CD137、OX40、GITR、CD27、CD28、およびICOSを対象とした癌免疫療法における共刺激のアゴニスト

Tおよびナチュラルキラー（NK）リンパ球は、腫瘍に対する免疫応答の主要エフェクタープレーヤーと見なされます。TおよびNKリンパ球の完全な活性化には、免疫シナプスとして知られる構造化された過渡細胞間相互作用を介して同族リガンドを満たすいくつかの表面受容体の調整された関与が必要です。T細胞の場合、主な刺激経路は、主要組織適合性複合体（MHC）抗原提示分子に関連する短いポリペプチドの形で認識される抗原によって駆動されます。ただし、クローン膨張とエフェクター機能の獲得に向けたT細胞刺激の機能的結果は、追加の表面受容体リガンドペアの接触と環境におけるサイトカインの作用に依存しています。これらの相互作用のいくつかは抑制性がありますが、他の相互作用は活性化されており、総称して共刺激受容体と呼ばれています。最も研究されたものは、免疫グロブリンのスーパーファミリーまたは腫瘍壊死因子受容体（TNFR）ファミリーのいずれかに属します。共刺激受容体には、CD28やCD27などの安静時リンパ球で構成的に発現する表面部分と、最近の抗原プライミング、IE、CD137、GITR、OX40、およびICOSで発現が誘導される他の部分が含まれます。これらの糖タンパク質のアゴニスト抗体との結紮は、リンパ球への活性化シグナルを積極的に伝えます。細胞免疫応答の増強を通じて作用するこれらのシグナルは、マウスモデルの抗腫瘍効果を生じさせます。抗CD137抗体は、臨床活性と抗OX40モノクローナル抗体（MABS）の証拠を含む臨床試験を受けています。

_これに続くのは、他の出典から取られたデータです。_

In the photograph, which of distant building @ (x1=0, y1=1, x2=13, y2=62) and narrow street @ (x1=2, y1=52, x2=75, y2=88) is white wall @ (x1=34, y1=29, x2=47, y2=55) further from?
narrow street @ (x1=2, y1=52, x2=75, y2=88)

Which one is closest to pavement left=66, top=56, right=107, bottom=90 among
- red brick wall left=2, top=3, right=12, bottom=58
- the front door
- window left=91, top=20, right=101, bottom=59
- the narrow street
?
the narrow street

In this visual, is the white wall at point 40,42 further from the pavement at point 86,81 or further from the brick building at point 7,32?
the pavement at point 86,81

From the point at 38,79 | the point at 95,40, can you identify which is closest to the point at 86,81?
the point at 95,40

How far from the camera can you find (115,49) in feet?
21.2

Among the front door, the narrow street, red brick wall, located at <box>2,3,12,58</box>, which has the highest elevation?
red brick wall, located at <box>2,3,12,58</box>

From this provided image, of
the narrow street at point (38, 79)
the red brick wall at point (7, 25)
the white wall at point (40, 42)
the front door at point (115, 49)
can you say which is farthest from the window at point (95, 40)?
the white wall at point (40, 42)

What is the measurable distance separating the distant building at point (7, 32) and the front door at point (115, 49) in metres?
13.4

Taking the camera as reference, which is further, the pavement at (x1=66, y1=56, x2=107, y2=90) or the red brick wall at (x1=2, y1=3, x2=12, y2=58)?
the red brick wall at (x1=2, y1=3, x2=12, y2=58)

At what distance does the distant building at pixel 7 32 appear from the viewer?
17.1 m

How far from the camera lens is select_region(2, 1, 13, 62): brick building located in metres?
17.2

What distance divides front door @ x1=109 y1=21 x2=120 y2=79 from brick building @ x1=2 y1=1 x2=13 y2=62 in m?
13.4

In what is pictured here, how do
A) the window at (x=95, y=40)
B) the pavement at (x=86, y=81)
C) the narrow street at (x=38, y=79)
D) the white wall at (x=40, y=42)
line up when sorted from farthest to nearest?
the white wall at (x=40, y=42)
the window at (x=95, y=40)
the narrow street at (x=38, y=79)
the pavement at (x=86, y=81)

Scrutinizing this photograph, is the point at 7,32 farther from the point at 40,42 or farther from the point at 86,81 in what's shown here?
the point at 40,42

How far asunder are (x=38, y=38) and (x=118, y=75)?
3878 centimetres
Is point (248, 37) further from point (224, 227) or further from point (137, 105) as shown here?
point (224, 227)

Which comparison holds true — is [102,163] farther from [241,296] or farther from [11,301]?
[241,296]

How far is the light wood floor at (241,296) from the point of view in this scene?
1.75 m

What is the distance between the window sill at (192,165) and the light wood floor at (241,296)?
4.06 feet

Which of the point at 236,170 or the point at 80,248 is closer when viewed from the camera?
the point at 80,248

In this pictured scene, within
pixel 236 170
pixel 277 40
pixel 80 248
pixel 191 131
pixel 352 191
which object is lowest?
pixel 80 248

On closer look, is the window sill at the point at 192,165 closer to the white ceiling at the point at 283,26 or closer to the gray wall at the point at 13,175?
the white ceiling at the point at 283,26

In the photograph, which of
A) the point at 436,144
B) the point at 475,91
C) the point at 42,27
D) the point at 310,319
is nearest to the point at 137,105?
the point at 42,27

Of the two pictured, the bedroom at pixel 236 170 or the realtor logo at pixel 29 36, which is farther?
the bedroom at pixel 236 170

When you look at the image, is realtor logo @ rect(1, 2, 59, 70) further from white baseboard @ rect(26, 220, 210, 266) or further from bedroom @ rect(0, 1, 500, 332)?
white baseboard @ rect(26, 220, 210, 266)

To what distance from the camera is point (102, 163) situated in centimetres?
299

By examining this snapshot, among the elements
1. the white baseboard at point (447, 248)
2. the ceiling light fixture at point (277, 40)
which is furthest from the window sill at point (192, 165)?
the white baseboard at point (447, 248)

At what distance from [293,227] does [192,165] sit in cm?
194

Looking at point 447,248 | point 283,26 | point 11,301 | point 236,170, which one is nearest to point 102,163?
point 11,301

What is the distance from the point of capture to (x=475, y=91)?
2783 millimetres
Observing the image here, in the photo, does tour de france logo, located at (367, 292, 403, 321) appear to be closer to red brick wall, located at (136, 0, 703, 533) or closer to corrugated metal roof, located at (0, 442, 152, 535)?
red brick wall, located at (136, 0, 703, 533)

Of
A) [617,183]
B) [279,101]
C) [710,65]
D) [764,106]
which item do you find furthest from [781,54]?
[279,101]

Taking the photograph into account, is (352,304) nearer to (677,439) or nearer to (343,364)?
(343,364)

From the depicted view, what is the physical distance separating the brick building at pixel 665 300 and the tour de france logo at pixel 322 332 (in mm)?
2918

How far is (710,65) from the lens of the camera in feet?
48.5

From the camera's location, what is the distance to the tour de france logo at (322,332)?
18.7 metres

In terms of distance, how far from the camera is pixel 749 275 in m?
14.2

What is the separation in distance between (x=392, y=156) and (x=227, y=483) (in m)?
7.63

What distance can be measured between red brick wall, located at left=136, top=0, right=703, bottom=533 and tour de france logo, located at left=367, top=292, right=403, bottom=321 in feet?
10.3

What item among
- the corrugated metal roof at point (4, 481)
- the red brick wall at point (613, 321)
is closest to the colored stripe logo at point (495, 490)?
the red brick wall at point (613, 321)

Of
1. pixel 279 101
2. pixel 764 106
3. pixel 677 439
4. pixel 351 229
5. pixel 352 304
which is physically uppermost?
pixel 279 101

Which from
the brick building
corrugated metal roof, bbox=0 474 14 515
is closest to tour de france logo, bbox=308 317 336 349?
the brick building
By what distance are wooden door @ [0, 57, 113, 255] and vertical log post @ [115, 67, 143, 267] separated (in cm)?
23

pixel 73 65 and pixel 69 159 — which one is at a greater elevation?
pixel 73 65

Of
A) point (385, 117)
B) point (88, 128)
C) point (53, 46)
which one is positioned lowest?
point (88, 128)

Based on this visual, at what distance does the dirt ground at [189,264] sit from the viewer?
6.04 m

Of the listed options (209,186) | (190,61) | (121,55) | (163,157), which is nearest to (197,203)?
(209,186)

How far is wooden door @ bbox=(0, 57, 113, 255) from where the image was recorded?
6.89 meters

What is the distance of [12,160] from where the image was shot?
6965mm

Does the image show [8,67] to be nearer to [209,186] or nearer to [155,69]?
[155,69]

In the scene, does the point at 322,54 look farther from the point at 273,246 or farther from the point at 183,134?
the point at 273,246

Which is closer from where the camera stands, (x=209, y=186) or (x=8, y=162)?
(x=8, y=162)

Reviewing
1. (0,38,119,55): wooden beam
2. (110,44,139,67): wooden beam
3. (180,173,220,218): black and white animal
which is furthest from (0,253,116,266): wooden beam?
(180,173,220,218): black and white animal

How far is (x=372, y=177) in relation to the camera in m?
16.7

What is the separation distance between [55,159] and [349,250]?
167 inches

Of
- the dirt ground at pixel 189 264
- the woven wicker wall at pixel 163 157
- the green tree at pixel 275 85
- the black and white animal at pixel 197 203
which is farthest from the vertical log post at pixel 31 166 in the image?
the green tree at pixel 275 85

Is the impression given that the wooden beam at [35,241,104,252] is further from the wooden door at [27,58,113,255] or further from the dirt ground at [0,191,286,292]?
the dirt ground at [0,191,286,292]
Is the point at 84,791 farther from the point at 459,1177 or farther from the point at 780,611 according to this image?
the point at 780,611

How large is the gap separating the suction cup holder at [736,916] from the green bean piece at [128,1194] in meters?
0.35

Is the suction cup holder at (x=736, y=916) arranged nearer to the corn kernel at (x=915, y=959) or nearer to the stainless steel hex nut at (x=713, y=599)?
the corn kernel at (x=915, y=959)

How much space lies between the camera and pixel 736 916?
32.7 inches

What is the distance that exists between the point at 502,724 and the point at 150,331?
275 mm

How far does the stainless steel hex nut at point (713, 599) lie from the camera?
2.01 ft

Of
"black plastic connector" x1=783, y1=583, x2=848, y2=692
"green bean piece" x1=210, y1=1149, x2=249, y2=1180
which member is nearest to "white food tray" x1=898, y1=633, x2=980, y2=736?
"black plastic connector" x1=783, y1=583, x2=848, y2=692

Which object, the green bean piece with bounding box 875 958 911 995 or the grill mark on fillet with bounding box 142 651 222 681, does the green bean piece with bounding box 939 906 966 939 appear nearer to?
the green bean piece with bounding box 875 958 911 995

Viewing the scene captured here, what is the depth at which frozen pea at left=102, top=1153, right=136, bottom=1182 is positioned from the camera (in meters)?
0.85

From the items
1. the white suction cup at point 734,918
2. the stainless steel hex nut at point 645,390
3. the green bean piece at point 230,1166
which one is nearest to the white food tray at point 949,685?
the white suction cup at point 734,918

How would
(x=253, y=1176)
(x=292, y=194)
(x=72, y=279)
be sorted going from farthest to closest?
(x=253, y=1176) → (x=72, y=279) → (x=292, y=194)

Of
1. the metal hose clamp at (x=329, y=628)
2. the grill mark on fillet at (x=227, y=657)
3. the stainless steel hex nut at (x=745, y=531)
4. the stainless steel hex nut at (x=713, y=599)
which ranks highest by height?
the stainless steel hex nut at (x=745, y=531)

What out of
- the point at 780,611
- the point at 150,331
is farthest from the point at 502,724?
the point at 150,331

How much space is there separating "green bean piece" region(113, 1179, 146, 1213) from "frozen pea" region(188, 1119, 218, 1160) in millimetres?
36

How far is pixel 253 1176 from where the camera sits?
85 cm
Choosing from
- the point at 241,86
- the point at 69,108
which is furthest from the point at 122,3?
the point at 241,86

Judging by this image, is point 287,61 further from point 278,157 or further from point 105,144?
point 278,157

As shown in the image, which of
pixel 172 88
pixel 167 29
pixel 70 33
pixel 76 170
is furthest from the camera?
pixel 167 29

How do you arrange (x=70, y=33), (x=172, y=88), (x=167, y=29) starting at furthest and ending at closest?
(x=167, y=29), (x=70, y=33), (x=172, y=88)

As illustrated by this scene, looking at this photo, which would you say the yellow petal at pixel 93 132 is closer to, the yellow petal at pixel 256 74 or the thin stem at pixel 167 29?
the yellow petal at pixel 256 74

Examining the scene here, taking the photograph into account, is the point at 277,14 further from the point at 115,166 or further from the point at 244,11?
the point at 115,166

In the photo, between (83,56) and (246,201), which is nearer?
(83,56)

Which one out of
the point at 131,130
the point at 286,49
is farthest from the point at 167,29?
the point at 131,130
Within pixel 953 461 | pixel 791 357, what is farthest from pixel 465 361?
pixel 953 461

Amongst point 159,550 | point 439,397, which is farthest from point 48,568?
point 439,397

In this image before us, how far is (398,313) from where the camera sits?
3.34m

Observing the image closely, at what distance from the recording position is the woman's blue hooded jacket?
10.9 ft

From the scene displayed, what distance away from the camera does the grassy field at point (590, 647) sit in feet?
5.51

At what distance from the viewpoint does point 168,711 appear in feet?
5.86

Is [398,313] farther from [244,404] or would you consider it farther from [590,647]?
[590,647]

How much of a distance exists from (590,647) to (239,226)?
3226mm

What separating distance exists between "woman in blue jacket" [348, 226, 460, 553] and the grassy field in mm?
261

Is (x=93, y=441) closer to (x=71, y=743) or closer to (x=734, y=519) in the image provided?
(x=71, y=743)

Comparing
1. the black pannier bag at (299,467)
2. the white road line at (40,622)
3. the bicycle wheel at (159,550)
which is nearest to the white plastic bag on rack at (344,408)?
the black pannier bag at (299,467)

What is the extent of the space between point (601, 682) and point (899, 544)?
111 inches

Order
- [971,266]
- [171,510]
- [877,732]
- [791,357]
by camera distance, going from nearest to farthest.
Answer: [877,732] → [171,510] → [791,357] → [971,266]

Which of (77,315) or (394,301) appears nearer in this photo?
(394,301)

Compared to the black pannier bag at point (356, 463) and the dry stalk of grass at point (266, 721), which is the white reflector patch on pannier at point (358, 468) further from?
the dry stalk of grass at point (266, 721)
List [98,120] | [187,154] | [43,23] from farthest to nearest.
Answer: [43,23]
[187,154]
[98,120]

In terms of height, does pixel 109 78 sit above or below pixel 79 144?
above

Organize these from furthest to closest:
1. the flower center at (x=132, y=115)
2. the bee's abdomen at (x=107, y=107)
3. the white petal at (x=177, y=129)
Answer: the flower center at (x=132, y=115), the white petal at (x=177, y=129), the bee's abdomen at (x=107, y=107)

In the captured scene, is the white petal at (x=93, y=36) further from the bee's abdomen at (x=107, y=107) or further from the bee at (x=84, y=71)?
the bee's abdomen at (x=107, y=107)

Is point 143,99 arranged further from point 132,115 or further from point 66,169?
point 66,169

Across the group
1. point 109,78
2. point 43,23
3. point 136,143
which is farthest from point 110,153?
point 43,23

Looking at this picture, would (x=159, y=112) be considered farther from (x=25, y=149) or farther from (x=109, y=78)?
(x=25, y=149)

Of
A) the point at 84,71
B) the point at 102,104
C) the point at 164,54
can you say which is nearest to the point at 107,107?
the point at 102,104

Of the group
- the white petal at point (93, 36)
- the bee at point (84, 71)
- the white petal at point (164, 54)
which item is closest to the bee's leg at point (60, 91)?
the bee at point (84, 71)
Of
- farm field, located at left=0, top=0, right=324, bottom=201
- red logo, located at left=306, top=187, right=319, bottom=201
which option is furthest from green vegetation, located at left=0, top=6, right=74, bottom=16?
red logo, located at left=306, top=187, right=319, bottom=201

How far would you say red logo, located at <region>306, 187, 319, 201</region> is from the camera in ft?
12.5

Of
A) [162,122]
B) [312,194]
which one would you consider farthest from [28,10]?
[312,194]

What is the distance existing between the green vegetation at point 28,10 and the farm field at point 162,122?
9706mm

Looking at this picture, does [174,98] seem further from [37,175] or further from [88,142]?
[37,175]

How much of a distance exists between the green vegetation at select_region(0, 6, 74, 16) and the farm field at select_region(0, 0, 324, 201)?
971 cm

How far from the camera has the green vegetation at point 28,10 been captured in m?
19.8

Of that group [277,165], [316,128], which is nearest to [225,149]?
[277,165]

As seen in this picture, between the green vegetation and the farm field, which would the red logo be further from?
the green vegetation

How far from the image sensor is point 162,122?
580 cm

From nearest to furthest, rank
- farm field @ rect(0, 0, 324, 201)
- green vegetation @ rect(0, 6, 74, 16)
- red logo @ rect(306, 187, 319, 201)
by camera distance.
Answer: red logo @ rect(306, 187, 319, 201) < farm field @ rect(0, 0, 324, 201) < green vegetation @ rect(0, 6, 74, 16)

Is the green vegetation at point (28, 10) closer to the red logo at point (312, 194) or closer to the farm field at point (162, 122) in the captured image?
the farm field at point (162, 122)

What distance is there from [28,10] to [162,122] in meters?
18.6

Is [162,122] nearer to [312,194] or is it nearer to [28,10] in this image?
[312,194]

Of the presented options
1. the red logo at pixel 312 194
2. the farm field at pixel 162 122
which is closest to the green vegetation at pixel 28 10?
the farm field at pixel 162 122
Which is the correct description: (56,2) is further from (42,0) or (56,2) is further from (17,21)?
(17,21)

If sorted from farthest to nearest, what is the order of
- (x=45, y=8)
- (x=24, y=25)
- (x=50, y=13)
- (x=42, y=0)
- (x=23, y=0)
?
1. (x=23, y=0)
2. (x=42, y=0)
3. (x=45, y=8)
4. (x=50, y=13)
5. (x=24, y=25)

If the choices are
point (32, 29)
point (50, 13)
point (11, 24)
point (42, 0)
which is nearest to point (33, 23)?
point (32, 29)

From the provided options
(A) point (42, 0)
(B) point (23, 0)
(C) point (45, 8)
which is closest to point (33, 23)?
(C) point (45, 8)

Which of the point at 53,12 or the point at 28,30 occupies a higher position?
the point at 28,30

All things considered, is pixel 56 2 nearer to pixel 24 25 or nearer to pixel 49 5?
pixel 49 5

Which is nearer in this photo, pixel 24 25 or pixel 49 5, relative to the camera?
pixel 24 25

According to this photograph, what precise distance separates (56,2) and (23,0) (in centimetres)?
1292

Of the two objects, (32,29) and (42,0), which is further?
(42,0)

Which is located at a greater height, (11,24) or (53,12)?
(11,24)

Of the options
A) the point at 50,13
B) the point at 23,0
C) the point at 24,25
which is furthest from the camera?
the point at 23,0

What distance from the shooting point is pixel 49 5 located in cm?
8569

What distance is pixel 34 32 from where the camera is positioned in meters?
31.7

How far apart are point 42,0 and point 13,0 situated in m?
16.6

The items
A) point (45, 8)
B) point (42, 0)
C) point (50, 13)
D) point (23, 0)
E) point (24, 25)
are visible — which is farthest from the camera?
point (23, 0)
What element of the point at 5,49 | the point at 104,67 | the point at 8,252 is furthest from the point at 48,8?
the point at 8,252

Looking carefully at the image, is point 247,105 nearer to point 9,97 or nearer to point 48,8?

抗体抗CD27とGITRは最近臨床試験に参加しました。これらの免疫調節戦略の固有の危険性は、過度の全身性炎症または爽快なサイレント自己免疫の沈殿です。アゴニスト抗体、天然リガンドの組換え型、およびポリヌクレオチドベースのアプタマーは、そのような受容体を操作するための薬理学的ツールを構成します。前臨床データは、これらの薬剤の最大の可能性が、組み合わせた治療戦略で達成されることを示唆しています。

T and natural killer (NK) lymphocytes are considered the main effector players in the immune response against tumors. Full activation of T and NK lymphocytes requires the coordinated participation of several surface receptors that meet their cognate ligands through structured transient cell-to-cell interactions known as immune synapses. In the case of T cells, the main route of stimulation is driven by antigens as recognized in the form of short polypeptides associated with major histocompatibility complex (MHC) antigen-presenting molecules. However, the functional outcome of T-cell stimulation towards clonal expansion and effector function acquisition is contingent on the contact of additional surface receptor-ligand pairs and on the actions of cytokines in the milieu. While some of those interactions are inhibitory, others are activating and are collectively termed co-stimulatory receptors. The best studied belong to either the immunoglobulin superfamily or the tumor necrosis factor-receptor (TNFR) family. Co-stimulatory receptors include surface moieties that are constitutively expressed on resting lymphocytes such as CD28 or CD27 and others whose expression is induced upon recent previous antigen priming, ie, CD137, GITR, OX40, and ICOS. Ligation of these glycoproteins with agonist antibodies actively conveys activating signals to the lymphocyte. Those signals, acting through a potentiation of the cellular immune response, give rise to anti-tumor effects in mouse models. Anti-CD137 antibodies are undergoing clinical trials with evidence of clinical activity and anti-OX40 monoclonal antibodies (mAbs) induce interesting immunomodulation effects in humans. Antibodies anti-CD27 and GITR have recently entered clinical trials. The inherent dangers of these immunomodulation strategies are the precipitation of excessive systemic inflammation or/and invigorating silent autoimmunity. Agonist antibodies, recombinant forms of the natural ligands, and polynucleotide-based aptamers constitute the pharmacologic tools to manipulate such receptors. Preclinical data suggest that the greatest potential of these agents is achieved in combined treatment strategies.